§ Data for review:
+-------+
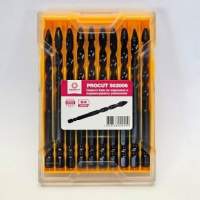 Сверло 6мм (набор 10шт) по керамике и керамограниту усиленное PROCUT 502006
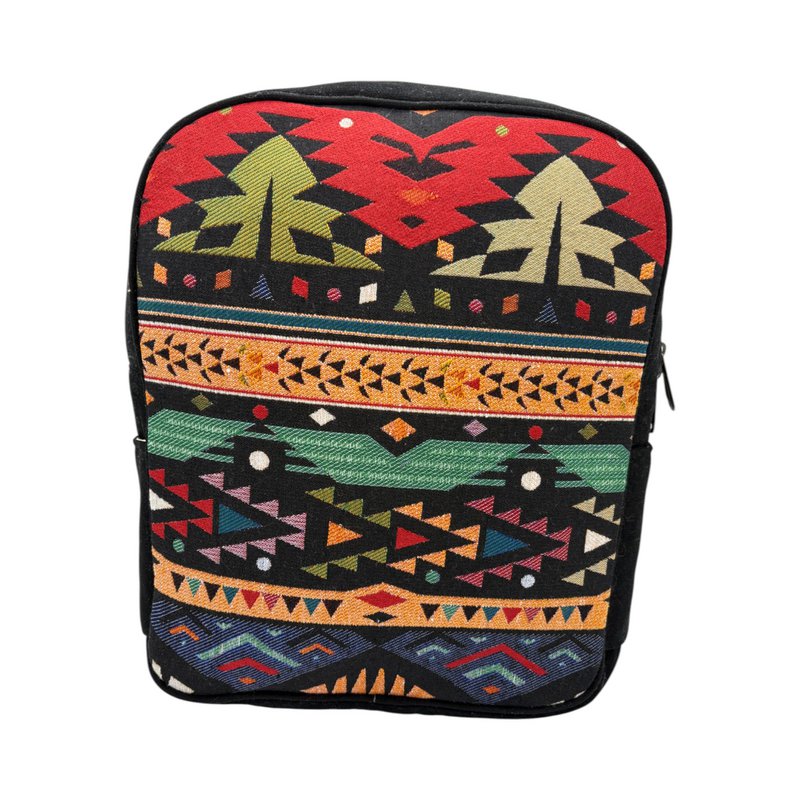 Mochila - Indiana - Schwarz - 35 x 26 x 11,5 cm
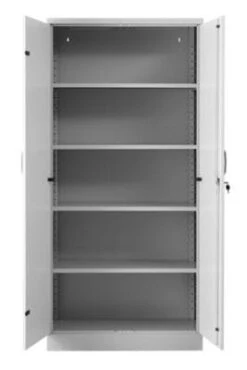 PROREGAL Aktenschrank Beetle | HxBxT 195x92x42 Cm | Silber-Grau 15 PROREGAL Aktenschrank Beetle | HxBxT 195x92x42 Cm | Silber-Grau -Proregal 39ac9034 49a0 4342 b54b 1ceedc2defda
+-------+
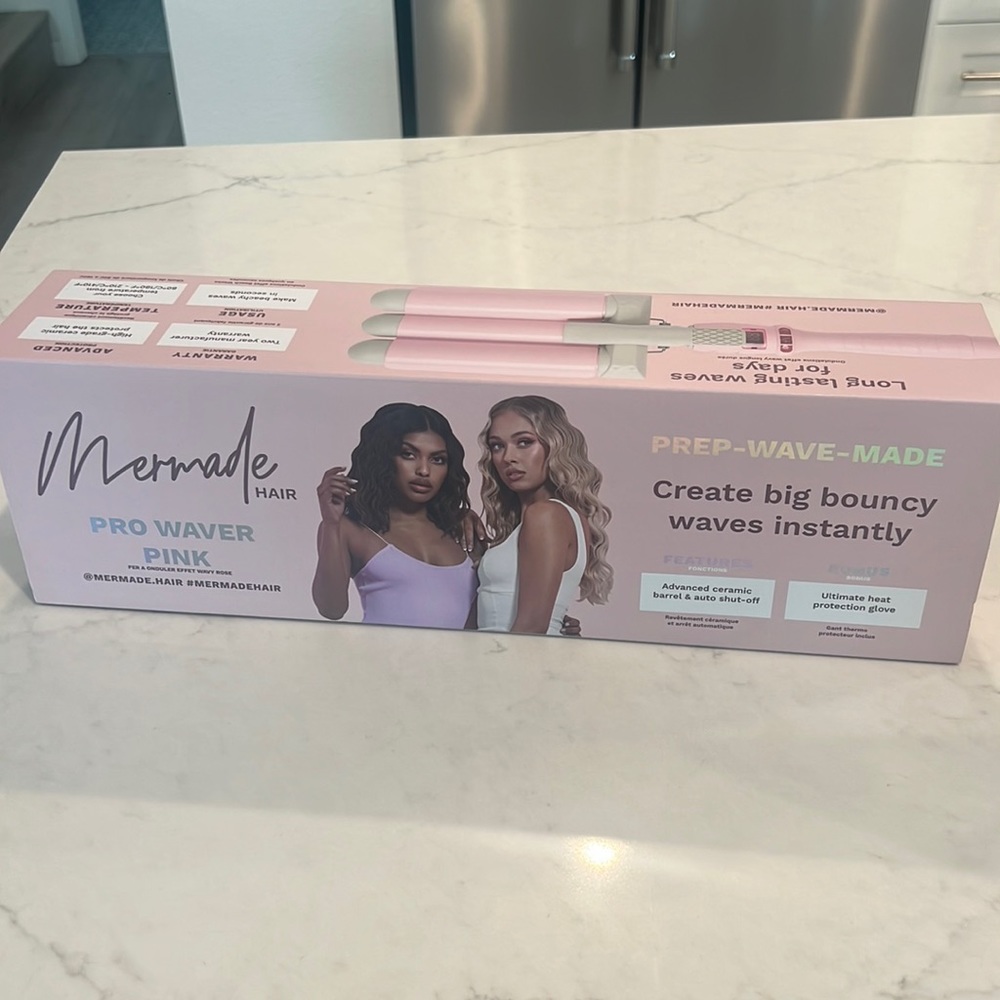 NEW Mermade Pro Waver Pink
+-------+
§ Your assignment: Write out, word for word, the stretch of entries that begins at the line with "Mochila - Indiana" and ends at the line with "4342 b54b 1ceedc2defda". Pictures do not belong in it.

§ Solution to this exercise:
 Mochila - Indiana - Schwarz - 35 x 26 x 11,5 cm
 PROREGAL Aktenschrank Beetle | HxBxT 195x92x42 Cm | Silber-Grau 15 PROREGAL Aktenschrank Beetle | HxBxT 195x92x42 Cm | Silber-Grau -Proregal 39ac9034 49a0 4342 b54b 1ceedc2defda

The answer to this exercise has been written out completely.